阅读文本:
::::

参数label用来指定注释标签 (ggrepel可以避免标签重叠)

b+geom_text(aes(label=rownames(mtcars)))

image.png

完整代码如下：

header1("两个变量：x,y皆连续")
header2("散点图")
library(ggplot2)
b <- ggplot(data = mtcars, aes(x=wt, y=mpg))
b+geom_point()
ggsave(gettempfile(), width = 15, height = 10, dpi=300,units = "cm")

#将变量cyl映射给点的颜色和形状
b + geom_point(aes(color = factor(cyl), shape = factor(cyl)))
ggsave(gettempfile(), width = 15, height = 10, dpi=300,units = "cm")

#自定义颜色
b+geom_point(aes(color=factor(cyl), shape=factor(cyl)))+
  scale_color_manual(values=c("#999999", "#E69F00", "#56B4E9"))+theme_classic()
ggsave(gettempfile(), width = 15, height = 10, dpi=300,units = "cm")
  
header2("平滑线")
b+geom_smooth()
ggsave(gettempfile(), width = 15, height = 10, dpi=300,units = "cm")

#散点图+回归线
b+geom_point()+
  geom_smooth(method = "lm", se=FALSE)#去掉置信区间
ggsave(gettempfile(), width = 15, height = 10, dpi=300,units = "cm")

#使用loess方法
b+geom_point()+
  geom_smooth(method = "loess")
ggsave(gettempfile(), width = 15, height = 10, dpi=300,units = "cm")

::::

书面练习 A:
将这段 ggplot2 绘图文字中从“b <- ggplot(data”开始、到“shape = factor(cyl)))”结束的部分原样重新录入。

图像与问题条目:
::::

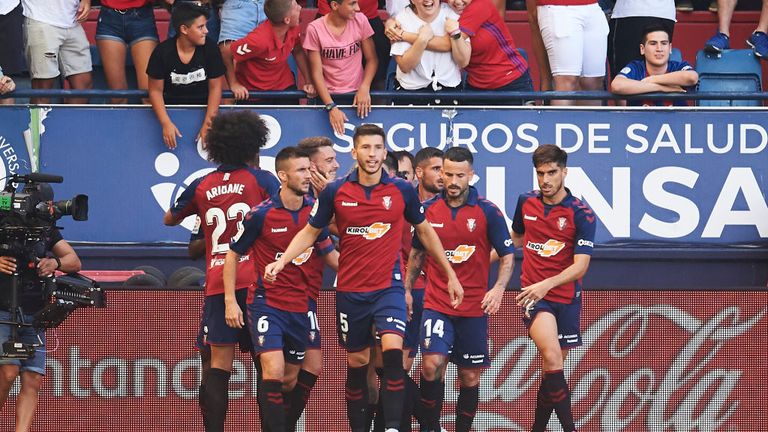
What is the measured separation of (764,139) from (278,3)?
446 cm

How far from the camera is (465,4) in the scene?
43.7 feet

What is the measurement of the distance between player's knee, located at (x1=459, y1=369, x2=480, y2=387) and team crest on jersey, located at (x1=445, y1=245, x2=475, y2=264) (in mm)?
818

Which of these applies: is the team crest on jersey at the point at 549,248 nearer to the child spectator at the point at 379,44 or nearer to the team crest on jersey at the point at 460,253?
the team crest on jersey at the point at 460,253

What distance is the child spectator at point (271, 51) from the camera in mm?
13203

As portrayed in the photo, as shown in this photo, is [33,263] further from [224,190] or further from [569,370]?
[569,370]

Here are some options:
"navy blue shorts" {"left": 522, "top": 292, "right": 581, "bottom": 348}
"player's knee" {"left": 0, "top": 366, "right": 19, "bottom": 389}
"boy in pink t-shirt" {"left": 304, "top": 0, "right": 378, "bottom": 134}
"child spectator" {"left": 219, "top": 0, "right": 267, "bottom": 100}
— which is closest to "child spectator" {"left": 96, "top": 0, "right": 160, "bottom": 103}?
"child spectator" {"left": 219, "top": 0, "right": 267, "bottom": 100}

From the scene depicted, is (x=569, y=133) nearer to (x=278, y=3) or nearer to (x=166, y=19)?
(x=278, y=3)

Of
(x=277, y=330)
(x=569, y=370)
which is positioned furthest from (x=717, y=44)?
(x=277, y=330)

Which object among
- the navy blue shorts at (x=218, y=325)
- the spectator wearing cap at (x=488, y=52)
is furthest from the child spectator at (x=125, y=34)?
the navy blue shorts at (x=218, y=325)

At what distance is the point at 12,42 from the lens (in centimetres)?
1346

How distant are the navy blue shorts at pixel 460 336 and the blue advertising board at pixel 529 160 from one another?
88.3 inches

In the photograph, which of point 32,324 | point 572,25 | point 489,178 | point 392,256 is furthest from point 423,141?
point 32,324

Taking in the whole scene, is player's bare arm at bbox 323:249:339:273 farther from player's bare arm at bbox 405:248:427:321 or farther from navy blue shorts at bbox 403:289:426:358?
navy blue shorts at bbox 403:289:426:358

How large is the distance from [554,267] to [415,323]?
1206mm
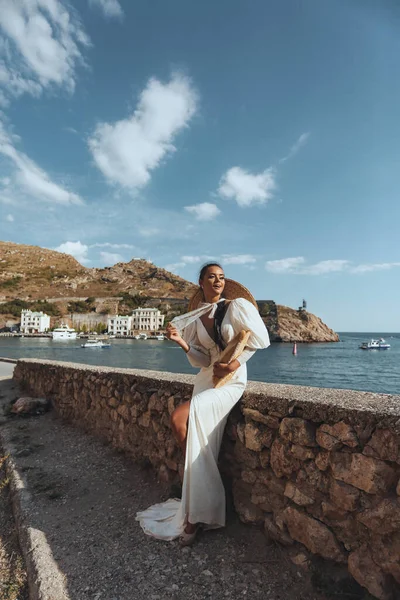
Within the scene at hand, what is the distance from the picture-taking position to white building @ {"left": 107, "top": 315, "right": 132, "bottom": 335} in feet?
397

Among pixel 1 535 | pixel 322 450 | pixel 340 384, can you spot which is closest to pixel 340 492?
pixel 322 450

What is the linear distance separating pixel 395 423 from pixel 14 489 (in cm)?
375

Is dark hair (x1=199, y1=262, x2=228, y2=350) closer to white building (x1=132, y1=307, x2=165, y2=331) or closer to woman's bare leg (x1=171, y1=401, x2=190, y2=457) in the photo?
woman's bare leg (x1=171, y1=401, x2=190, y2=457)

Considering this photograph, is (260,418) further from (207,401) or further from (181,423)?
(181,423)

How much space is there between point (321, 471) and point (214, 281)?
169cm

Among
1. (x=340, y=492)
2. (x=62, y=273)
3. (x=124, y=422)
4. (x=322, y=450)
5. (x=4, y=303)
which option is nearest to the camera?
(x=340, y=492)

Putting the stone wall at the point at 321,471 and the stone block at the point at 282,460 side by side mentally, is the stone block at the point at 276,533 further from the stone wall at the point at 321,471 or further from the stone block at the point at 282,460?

::::

书面练习 B:
找出条目中所有含有字符串“bare”的行，逐行收集起来，匹配时区分大小写。

练习结果 A:
b <- ggplot(data = mtcars, aes(x=wt, y=mpg))
b+geom_point()
ggsave(gettempfile(), width = 15, height = 10, dpi=300,units = "cm")

#将变量cyl映射给点的颜色和形状
b + geom_point(aes(color = factor(cyl), shape = factor(cyl)))

练习结果 B:
Taking in the whole scene, is player's bare arm at bbox 323:249:339:273 farther from player's bare arm at bbox 405:248:427:321 or farther from navy blue shorts at bbox 403:289:426:358?
Is dark hair (x1=199, y1=262, x2=228, y2=350) closer to white building (x1=132, y1=307, x2=165, y2=331) or closer to woman's bare leg (x1=171, y1=401, x2=190, y2=457) in the photo?
woman's bare leg (x1=171, y1=401, x2=190, y2=457)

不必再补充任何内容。